## [WHAT TO WORK ON]
1. From the patch discussion, extract everything from "Richard Henderson <rth@redhat.com>" down to "is the following.".
2. Using the patch discussion, decide whether each statement agrees with it. Answer yes or no, and quote the words that settle it.
(a) The described change is made in reload1.c.
(b) Henderson doubts that the change will produce correct code.
(c) Henderson says that flow.c has real data flow available.
3. Answer these questions from the patch discussion:
(a) What PR is cited for the change?
(b) On what date did Ian Lance Taylor write the quoted message?
(c) What email address is given for Richard Henderson?
--- START OF PROVIDED PASSAGE ---
Richard Henderson <rth@redhat.com> writes:

> On Sun, Jan 25, 2004 at 09:39:45AM -0500, Ian Lance Taylor wrote:
> > 	PR gcc/1532
> > 	* reload1.c (reload): We can delete the CLOBBER of the return
> > 	register if it is followed by an instruction which modifies the
> > 	return register.
> 
> Hmm.  Certainly I believe this will produce correct code, and avoid
> the problems caused by unconditionally removing the clobber.  However,
> I'm thinking that it would be less hacky to have this done instead in
> flow.c, where we have nice things like real data flow available.
> 
> I'm thinking that all that may need changing is the following.
--- END OF PROVIDED PASSAGE ---
--- START OF STORED DATA ---
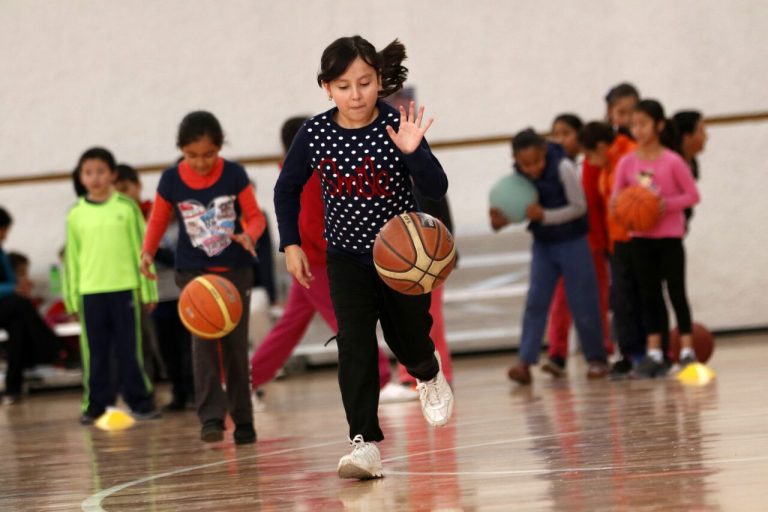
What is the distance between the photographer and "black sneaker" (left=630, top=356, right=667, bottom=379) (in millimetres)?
7328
--- END OF STORED DATA ---
## [SOLVED PROBLEMS]
1.
Richard Henderson <rth@redhat.com> writes:

> On Sun, Jan 25, 2004 at 09:39:45AM -0500, Ian Lance Taylor wrote:
> > 	PR gcc/1532
> > 	* reload1.c (reload): We can delete the CLOBBER of the return
> > 	register if it is followed by an instruction which modifies the
> > 	return register.
> 
> Hmm.  Certainly I believe this will produce correct code, and avoid
> the problems caused by unconditionally removing the clobber.  However,
> I'm thinking that it would be less hacky to have this done instead in
> flow.c, where we have nice things like real data flow available.
> 
> I'm thinking that all that may need changing is the following.

2.
(a) Yes: "reload1.c (reload): We can delete the CLOBBER of the return"
(b) No: "Certainly I believe this will produce correct code"
(c) Yes: "where we have nice things like real data flow available"

3.
(a) PR gcc/1532
(b) Sunday, January 25, 2004
(c) rth@redhat.com